Deshalb betet Paulus für die Epheser nicht, dass sie sich in die himmlischen Örter zurückziehen, nur weil dies ihr Erbe als adoptierte Kinder Gottes sein wird. Paulus möchte, dass die Epheser im Lichte ihres zukünftigen Erbes erkennen, wie sie jetzt leben sollen. Und dies erfordert einen „Geist der Weisheit und Offenbarung“, Gaben, die von oben kommen (Vers 17).

Weise Menschen lernen, das Leben in einer Welt auszubalancieren, in der Tod und Sünde uns immer noch im Griff haben, während sie gleichzeitig wissen, dass Christus zur Rechten Gottes sitzt und Tod und Sünde besiegt hat. Weisheit erfordert, dass wir manchmal mit mehr als nur unseren physischen Augen sehen – mit spirituellen Augen der Hoffnung sehen, wissend, dass das kommende Zeitalter bereits daran arbeitet, die zerbrochenen Realitäten dieses einen zu besiegen.

Die Heiligen

Paulus verwendet das Wort „Heilige“ in diesem Abschnitt seines Briefes zweimal (Verse 15, 18). Also, wer sind die Heiligen und was meint Paulus mit diesem Wort? Wenn wir das Wort „Heilige“ hören, denken wir oft an die römisch-katholische Praxis, bestimmte Mütter und Väter des Glaubens zu verehren, die sich als außergewöhnlich treu erwiesen haben, aber das ist nicht ganz das, was Paulus hier meint.

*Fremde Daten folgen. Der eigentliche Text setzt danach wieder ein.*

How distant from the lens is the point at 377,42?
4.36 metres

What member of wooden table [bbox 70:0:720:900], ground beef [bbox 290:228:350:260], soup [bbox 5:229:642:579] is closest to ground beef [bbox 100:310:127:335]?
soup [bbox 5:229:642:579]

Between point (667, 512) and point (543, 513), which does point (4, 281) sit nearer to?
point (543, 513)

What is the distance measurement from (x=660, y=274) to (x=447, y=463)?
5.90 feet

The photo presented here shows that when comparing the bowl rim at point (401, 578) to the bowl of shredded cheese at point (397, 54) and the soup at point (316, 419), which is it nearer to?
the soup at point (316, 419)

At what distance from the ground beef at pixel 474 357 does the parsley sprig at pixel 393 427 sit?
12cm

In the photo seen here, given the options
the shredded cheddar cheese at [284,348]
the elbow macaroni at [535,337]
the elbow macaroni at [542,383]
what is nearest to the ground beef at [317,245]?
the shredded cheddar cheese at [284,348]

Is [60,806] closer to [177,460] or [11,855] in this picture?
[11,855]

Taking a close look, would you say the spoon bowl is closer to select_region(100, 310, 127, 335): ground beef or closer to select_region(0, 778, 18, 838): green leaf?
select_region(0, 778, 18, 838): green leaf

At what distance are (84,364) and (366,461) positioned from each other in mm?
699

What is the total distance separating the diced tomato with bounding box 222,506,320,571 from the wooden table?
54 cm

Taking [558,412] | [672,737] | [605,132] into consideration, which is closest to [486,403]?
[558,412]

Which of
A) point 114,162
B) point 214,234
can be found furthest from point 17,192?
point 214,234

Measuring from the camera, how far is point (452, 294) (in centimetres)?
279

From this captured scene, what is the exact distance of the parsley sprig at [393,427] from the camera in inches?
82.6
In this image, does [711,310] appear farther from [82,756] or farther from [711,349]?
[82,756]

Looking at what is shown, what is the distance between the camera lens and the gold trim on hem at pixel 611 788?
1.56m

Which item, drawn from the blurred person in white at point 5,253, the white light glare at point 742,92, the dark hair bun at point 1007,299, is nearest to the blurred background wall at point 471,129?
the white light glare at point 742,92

Das griechische Wort, das im NRSV als „Heilige“ übersetzt wird, ist Hagios, was „Heilige“ bedeutet. Dies ist das gleiche Wort, das im Namen Heiliger Geist verwendet wird, aber in diesem Fall bezieht es sich nicht auf ein Mitglied der Dreieinigkeit. Paulus bezieht sich nicht auf bestimmte Personen, die außergewöhnlich heilig (Heilige) und unserer Verehrung mehr würdig sind. Alle Gläubigen sind „Heilige“, die sich durch ihren Glauben an Jesus Christus auszeichnen.

Paulus lobt die Epheser für die tiefe Liebe, die sie den Heiligen gegenüber gezeigt haben, aber Paulus achtet auch darauf, die Epheser unter die Heiligen zu stellen. Die Epheser werden das gleiche Erbe erhalten wie die Heiligen, die sie geliebt und um die sie sich gekümmert haben, aufgrund dessen, was sie gemeinsam haben, eine Hingabe an und einen Glauben an Jesus Christus. Während wir Heilige oft als außergewöhnliche Vorbilder betrachten, brauchen wir nicht weiter als bis zu unserer eigenen Versammlung zu suchen, um sie zu finden. Denn die Gemeinde ist der Leib Christi, und durch Christus wird die Gemeinde mit Heiligen erfüllt (V. 23).

Die Kirche

Auch wenn wir dies in unserer englischen Übersetzung vermissen, stehen alle Bezugnahmen auf „Sie“ in diesem Abschnitt der Schrift im Plural. Paulus betet nicht, dass eine Person Weisheit erhält oder dass Gott einer Person etwas Wichtiges offenbart. Der Geist der Weisheit und Offenbarung, um den Paulus betet, ist für die im Namen Christi versammelte Gemeinde bestimmt. Es ist ein Beziehungsgeist, der erst aus einer wachsenden Beziehung zu Gott kommt und erst in Gemeinschaft voll verstanden werden kann.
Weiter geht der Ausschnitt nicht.